What needs to be done:
Transcribe the passage of the leadership podcast summary below, starting at the words "In this episode" and stopping after "to save you.".

Text block:
·····

From Knowledge to Wisdom: The Gap That's Costing Leaders Their Credibility with Geoff McLachlan
No More Leadership BS
From Knowledge to Wisdom: The Gap That's Costing Leaders Their Credibility with Geoff McLachlan
April 1, 2026
We asked a question this week that most leadership content completely ignores: What's the difference between knowing something and actually being wise? The answer might make you rethink how you're developing your team...and yourself.

You've Got All the Answers. So Why Are You Still Getting It Wrong?
In an age where every fact, framework, and leadership hack is one Google search away, we've never had more knowledge — and yet truly wise leadership feels increasingly rare. So what gives?

In this episode of No More Leadership BS, the panel tackles one of the most overlooked distinctions in leadership development: the difference between knowing things and actually being wise enough to use them well. Spoiler alert — your PhD, your MBA, and your meticulously curated bookshelf aren't going to save you.

Dots, Knots, and the Gap In Between Think of knowledge as collecting dots — every book you read, every training you sit through, every observation you file away. Wisdom? That's what happens when you connect those dots through real, lived, sometimes-painful application. And here's the kicker: until you've actually put your knowledge on the line and let it get banged around in the real world, you're not wise — you're just well-informed. There's a big difference.

Confidence Doesn't Come From Knowing — It Comes From Doing The panel makes a compelling case that knowledge alone doesn't build confidence — applying knowledge does. You can read every leadership book ever written, but if you've never had to navigate a messy team, make a call with incomplete information, or own a decision that didn't go your way, you're still operating on theory. Real confidence is earned in the field, not the classroom.

·····

Entries taken from a collection:

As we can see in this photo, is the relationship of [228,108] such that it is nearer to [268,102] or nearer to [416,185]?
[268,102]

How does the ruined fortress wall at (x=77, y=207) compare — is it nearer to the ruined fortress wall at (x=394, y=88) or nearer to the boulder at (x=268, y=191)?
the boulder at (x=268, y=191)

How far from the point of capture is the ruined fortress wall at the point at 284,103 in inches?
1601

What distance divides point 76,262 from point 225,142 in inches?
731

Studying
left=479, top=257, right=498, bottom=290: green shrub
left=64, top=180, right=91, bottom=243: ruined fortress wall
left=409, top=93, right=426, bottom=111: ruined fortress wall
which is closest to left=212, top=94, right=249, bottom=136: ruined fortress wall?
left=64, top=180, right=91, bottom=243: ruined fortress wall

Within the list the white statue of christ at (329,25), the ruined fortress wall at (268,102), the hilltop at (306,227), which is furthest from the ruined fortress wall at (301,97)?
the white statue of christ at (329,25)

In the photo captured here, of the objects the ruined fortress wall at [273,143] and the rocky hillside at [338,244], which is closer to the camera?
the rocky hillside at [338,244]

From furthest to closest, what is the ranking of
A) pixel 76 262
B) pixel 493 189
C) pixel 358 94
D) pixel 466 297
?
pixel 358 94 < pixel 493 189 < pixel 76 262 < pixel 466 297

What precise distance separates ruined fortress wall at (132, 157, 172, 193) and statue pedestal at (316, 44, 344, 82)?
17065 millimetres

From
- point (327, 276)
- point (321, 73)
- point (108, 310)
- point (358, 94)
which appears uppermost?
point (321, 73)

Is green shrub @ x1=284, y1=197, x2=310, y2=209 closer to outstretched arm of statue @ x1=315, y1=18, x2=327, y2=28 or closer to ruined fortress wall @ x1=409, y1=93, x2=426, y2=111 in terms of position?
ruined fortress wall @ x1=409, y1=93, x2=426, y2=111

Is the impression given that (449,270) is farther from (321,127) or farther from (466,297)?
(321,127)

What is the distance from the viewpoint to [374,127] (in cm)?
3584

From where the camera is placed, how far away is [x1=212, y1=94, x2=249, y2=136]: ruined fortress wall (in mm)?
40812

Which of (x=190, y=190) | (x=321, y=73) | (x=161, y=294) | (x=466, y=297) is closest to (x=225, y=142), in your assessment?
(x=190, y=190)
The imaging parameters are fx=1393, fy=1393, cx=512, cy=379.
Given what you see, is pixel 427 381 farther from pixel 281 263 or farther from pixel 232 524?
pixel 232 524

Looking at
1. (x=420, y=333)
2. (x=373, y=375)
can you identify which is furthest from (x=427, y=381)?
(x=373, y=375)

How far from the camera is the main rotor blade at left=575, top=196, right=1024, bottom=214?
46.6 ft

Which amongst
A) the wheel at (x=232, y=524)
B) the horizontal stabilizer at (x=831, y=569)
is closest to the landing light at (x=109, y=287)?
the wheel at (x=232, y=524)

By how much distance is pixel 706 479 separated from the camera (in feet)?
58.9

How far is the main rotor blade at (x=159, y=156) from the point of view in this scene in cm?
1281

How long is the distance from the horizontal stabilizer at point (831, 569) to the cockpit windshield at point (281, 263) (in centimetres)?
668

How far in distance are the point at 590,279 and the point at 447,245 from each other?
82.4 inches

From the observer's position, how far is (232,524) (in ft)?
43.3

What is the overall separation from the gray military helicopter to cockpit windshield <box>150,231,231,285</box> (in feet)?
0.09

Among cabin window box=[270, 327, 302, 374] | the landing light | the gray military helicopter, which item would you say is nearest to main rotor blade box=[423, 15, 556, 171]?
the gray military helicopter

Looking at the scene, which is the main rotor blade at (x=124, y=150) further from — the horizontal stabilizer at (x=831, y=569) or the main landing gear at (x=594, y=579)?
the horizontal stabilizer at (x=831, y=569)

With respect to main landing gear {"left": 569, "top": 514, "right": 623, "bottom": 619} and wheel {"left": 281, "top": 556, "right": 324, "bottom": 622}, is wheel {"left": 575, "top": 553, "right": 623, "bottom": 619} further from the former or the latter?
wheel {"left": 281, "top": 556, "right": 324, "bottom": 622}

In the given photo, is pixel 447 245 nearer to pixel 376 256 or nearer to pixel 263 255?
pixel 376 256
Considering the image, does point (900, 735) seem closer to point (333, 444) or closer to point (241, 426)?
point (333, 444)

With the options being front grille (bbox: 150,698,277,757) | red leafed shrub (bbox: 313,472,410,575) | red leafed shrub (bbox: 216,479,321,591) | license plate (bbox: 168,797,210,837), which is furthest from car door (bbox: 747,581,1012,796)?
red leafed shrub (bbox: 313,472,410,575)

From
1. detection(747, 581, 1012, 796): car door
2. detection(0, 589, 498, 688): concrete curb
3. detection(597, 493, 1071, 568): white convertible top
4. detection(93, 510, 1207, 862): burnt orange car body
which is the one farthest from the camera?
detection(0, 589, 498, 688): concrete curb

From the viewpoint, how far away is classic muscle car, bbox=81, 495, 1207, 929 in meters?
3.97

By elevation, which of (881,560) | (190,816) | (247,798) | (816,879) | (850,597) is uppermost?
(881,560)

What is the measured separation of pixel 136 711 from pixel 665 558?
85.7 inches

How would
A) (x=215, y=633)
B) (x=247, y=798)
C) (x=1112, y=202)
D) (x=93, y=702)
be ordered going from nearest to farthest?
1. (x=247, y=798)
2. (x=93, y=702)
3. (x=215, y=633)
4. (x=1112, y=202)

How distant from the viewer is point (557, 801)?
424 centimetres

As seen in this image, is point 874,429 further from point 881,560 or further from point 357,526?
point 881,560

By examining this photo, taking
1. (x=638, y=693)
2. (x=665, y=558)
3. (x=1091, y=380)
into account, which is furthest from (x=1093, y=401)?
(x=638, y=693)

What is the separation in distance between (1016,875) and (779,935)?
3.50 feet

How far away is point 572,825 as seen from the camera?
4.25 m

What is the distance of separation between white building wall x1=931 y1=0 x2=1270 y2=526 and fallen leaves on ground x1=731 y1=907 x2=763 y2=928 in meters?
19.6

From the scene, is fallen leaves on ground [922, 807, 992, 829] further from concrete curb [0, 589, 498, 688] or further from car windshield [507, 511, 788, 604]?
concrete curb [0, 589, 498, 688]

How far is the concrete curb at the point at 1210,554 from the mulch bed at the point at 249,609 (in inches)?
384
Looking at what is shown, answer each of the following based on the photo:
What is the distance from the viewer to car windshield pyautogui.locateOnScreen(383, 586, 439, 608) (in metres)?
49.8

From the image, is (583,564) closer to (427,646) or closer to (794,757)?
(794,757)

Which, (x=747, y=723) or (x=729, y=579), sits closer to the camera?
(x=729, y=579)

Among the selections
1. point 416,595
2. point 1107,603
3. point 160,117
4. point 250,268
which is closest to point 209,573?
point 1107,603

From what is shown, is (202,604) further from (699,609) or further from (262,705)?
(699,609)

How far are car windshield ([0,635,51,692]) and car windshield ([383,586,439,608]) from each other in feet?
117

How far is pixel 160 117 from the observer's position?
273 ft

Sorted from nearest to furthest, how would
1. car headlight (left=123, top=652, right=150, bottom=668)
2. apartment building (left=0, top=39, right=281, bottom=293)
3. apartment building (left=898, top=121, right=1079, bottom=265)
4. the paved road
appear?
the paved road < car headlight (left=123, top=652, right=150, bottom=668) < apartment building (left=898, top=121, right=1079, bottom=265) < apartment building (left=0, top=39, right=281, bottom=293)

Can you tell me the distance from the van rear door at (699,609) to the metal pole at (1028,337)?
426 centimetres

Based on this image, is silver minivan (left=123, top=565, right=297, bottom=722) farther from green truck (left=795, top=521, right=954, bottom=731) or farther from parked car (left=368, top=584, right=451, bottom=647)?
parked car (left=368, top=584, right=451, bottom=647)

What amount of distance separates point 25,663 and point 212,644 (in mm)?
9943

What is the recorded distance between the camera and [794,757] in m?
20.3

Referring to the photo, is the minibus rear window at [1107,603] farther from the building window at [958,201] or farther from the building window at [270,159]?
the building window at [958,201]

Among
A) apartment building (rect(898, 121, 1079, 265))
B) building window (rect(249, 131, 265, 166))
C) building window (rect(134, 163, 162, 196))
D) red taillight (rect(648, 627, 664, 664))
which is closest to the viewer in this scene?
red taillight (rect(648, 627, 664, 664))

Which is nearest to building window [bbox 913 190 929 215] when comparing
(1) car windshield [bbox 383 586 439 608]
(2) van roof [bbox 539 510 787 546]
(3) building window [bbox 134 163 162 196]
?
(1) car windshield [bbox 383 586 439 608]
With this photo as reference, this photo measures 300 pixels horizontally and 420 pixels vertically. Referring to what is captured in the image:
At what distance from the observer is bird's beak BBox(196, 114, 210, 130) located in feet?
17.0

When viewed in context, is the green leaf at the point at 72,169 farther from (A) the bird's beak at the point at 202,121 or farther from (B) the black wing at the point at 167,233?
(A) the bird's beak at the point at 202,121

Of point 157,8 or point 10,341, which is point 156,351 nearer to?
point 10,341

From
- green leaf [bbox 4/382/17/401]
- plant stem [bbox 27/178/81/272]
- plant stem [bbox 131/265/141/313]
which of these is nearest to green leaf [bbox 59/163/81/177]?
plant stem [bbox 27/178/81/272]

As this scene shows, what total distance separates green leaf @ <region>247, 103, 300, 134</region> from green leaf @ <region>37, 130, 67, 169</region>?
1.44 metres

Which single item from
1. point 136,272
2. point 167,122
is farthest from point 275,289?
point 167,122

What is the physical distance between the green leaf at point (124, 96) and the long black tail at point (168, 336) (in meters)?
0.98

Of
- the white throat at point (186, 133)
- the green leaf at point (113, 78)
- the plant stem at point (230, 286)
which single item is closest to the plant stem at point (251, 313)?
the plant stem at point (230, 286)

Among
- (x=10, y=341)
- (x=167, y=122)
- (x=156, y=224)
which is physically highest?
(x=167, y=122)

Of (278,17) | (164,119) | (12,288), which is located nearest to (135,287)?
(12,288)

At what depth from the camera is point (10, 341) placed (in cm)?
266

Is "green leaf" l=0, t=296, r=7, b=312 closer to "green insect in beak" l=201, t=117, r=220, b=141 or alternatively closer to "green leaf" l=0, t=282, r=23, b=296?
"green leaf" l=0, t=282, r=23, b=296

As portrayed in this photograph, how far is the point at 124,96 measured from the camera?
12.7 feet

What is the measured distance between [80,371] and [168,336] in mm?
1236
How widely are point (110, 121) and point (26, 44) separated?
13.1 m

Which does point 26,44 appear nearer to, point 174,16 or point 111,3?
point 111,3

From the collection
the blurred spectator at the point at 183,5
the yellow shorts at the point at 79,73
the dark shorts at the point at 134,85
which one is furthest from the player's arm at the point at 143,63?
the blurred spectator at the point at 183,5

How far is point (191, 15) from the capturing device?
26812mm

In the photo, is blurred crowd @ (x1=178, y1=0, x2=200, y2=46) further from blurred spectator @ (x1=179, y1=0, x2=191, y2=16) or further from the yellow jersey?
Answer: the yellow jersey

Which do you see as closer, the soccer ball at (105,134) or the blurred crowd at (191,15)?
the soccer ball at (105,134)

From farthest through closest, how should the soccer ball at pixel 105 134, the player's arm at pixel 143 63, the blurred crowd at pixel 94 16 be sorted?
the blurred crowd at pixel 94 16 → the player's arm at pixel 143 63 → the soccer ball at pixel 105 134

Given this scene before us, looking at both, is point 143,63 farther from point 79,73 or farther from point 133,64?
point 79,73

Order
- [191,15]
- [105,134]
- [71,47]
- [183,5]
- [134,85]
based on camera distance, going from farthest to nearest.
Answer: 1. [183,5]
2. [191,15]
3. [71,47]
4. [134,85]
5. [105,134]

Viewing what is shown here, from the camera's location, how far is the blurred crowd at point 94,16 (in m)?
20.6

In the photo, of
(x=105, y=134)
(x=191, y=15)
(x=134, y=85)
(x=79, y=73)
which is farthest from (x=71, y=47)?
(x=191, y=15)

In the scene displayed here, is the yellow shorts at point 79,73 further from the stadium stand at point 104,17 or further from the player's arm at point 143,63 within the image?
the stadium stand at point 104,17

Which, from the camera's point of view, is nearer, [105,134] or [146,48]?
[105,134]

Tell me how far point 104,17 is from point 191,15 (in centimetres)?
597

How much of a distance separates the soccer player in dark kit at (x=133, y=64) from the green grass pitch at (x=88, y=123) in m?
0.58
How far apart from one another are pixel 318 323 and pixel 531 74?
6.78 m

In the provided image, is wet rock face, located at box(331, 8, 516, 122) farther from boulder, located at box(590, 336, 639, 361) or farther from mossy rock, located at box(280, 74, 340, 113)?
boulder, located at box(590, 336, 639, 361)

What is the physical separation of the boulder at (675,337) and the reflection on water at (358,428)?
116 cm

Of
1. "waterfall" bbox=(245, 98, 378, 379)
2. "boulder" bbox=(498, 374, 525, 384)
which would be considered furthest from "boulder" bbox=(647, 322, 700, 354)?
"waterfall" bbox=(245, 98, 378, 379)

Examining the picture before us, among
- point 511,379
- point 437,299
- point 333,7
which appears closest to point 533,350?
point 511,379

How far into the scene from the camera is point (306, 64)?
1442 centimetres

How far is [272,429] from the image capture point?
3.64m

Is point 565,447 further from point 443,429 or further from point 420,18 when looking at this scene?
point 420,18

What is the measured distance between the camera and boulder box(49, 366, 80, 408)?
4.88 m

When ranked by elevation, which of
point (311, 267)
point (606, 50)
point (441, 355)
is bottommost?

·····

Solution to the problem:
In this episode of No More Leadership BS, the panel tackles one of the most overlooked distinctions in leadership development: the difference between knowing things and actually being wise enough to use them well. Spoiler alert — your PhD, your MBA, and your meticulously curated bookshelf aren't going to save you.